*** ZITIERTER TEXTAUSZUG ***

Als Architekt fungierte Fritz Klingholz (1861-1921), der zu den bedeutendsten Bahnhofsarchitekten Deutschlands zählte. In erheblichem Maße hat Wilhelm II. an der architektonischen Gestaltung mitgewirkt: Auf den Kaiser geht die Gestaltung des Daches mit grünen und naturroten Ziegeln und vor allem die Höhe des Uhrturmes von 40 m am Haupteingang zurück; Klingholz hatte den Turm ursprünglich höher ausführen wollen. Derartige Einfußnahmen des Monarchen bei öffentlichen Bauten waren recht häufig. Die Bahnhöfe von Hamburg (1906), Bad Homburg (1907) und Metz (1908) stehen hier mit Wiesbaden in einer Reihe.

***

GESTELLTE AUFGABE:
Entscheiden Sie, ob die drei Aussagen mit dem Textauszug über den Wiesbadener Bahnhof übereinstimmen. Antworten Sie jeweils mit Ja oder Nein und belegen Sie dies mit den ausschlaggebenden Worten des Auszugs im genauen Wortlaut.
1. Klingholz wollte den Uhrturm ursprünglich niedriger als 40 m bauen.
2. Die Gestaltung des Daches mit grünen und naturroten Ziegeln geht auf Wilhelm II. zurück.
3. Der Bahnhof von Metz entstand vor dem Bahnhof von Hamburg.

*** AUSZÜGE AUS DATENSATZ ***

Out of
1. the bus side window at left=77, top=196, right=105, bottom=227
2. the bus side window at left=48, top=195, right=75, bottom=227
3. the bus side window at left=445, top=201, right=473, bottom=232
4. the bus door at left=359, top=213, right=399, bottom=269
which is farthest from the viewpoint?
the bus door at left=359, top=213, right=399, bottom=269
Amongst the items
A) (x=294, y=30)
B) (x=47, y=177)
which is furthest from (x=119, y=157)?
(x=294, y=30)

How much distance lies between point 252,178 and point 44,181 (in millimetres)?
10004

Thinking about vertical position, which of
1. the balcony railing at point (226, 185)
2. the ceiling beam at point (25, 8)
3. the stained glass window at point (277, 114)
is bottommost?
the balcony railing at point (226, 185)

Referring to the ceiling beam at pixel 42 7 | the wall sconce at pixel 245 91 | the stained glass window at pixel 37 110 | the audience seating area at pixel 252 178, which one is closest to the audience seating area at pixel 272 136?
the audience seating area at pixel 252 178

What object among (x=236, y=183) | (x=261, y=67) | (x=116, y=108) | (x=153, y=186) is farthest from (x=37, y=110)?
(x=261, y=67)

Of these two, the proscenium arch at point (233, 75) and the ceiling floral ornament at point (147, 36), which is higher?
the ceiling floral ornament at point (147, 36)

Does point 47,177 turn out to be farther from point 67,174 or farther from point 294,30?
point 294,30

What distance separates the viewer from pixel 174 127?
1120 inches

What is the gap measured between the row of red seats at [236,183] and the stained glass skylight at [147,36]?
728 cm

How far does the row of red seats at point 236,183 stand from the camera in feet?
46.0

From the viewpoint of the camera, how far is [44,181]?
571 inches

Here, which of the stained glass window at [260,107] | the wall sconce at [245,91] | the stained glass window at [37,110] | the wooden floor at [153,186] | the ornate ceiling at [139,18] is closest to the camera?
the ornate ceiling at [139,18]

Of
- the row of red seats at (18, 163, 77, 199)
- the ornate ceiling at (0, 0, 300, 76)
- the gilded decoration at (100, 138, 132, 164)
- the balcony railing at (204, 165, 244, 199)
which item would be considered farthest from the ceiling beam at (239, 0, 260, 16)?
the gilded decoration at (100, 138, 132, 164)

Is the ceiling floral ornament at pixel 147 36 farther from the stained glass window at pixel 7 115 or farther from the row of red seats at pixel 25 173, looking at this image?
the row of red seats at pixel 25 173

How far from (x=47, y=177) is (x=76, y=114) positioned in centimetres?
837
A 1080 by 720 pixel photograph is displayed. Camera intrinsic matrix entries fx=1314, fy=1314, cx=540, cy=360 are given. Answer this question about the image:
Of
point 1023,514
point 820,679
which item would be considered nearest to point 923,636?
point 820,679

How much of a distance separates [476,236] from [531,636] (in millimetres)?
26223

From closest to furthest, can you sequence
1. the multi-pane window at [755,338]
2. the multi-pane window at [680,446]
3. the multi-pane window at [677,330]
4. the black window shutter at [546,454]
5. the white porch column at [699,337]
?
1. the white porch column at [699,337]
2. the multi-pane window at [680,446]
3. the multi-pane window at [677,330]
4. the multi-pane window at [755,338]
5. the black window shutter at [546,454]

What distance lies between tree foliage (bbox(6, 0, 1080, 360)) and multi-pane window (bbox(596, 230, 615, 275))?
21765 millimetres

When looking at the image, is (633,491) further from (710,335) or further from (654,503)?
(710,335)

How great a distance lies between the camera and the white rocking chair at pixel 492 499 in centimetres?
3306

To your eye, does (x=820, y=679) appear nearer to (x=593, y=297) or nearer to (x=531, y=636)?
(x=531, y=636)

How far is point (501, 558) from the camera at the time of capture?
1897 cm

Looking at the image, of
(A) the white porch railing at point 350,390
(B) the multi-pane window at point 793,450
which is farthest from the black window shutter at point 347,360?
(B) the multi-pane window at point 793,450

***

ANTWORT ZUR AUFGABE:
1. Nein: „Klingholz hatte den Turm ursprünglich höher ausführen wollen“
2. Ja: „Auf den Kaiser geht die Gestaltung des Daches mit grünen und naturroten Ziegeln“
3. Nein: „Die Bahnhöfe von Hamburg (1906), Bad Homburg (1907) und Metz (1908)“